7. L'arrêté contesté a été signé par Mme Daverton, secrétaire générale de la préfecture de Maine-et-Loire. Par un arrêté du 23 novembre 2020, régulièrement publié au recueil des actes administratifs de la préfecture le même jour, le préfet lui a donné délégation à l'effet de signer tous actes et décisions afférents aux attributions de l'Etat dans ce département, à quelques exceptions limitativement énumérées dont ne relèvent pas les décisions portant obligation de quitter le territoire ou fixant le pays d'éloignement. Le moyen tiré de l'incompétence du signataire de l'arrêté contesté doit, dès lors, être écarté comme manquant en fait.

En ce qui concerne l'obligation de quitter le territoire français :

8. En premier lieu, la décision contestée, prise au visa, notamment, du 6° du I de l'article L. 511-1 du code de l'entrée et du séjour des étrangers et du droit d'asile, indique les dispositions légales sur lesquelles s'est fondé le préfet de Maine-et-Loire pour prononcer l'éloignement de M. A... et les circonstances de fait propres à la situation personnelle de ce dernier qui justifient cette mesure. Elle est, ainsi, suffisamment motivée, le préfet n'étant pas tenu de faire état de l'ensemble des circonstances relatives à la situation de l'intéressé mais uniquement de celles qui fondent la décision contestée.

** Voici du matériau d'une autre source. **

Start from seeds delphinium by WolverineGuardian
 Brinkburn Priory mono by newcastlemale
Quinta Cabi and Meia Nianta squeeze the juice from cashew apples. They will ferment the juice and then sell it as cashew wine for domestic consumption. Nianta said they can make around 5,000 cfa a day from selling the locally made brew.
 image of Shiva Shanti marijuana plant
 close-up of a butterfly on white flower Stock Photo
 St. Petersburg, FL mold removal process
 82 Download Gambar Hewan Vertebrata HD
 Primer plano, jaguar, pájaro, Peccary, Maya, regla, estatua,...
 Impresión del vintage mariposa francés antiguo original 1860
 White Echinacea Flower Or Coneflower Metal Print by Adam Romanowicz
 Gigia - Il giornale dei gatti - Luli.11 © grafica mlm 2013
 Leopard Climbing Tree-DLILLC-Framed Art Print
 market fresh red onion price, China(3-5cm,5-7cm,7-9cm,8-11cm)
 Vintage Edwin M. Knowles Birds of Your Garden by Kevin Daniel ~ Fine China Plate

9. En deuxième lieu, l'article 41 de la charte des droits fondamentaux de l'Union européenne prévoit : " Toute personne a le droit de voir ses affaires traitées impartialement, équitablement et dans un délai raisonnable par les institutions et organes de l'Union. / Ce droit comporte notamment : / - le droit de toute personne d'être entendue avant qu'une mesure individuelle qui l'affecterait défavorablement ne soit prise à son encontre (...) ". Il résulte de la jurisprudence de la Cour de justice de l'Union européenne que l'article 41 de la charte des droits fondamentaux de l'Union européenne s'adresse uniquement aux institutions et organes de l'Union. Il suit de là que le moyen tiré de sa violation par une autorité d'un Etat membre est inopérant. Toutefois, il résulte également de cette jurisprudence que le droit d'être entendu fait partie intégrante du respect des droits de la défense, principe général du droit de l'Union. Ce droit se définit comme celui de toute personne de faire connaître, de manière utile et effective, son point de vue au cours d'une procédure administrative avant l'adoption de toute décision susceptible d'affecter de manière défavorable ses intérêts. Il ne saurait cependant être interprété en ce sens que l'autorité nationale compétente est tenue, dans tous les cas, d'entendre l'intéressé lorsque celui-ci a déjà eu la possibilité de présenter son point de vue de manière utile et effective. En particulier, il n'implique pas l'obligation, pour le préfet, d'entendre l'étranger spécifiquement au sujet de l'obligation de quitter le territoire français qu'il envisage de prendre après avoir statué sur le droit au séjour à l'issue d'une procédure ayant respecté son droit d'être entendu.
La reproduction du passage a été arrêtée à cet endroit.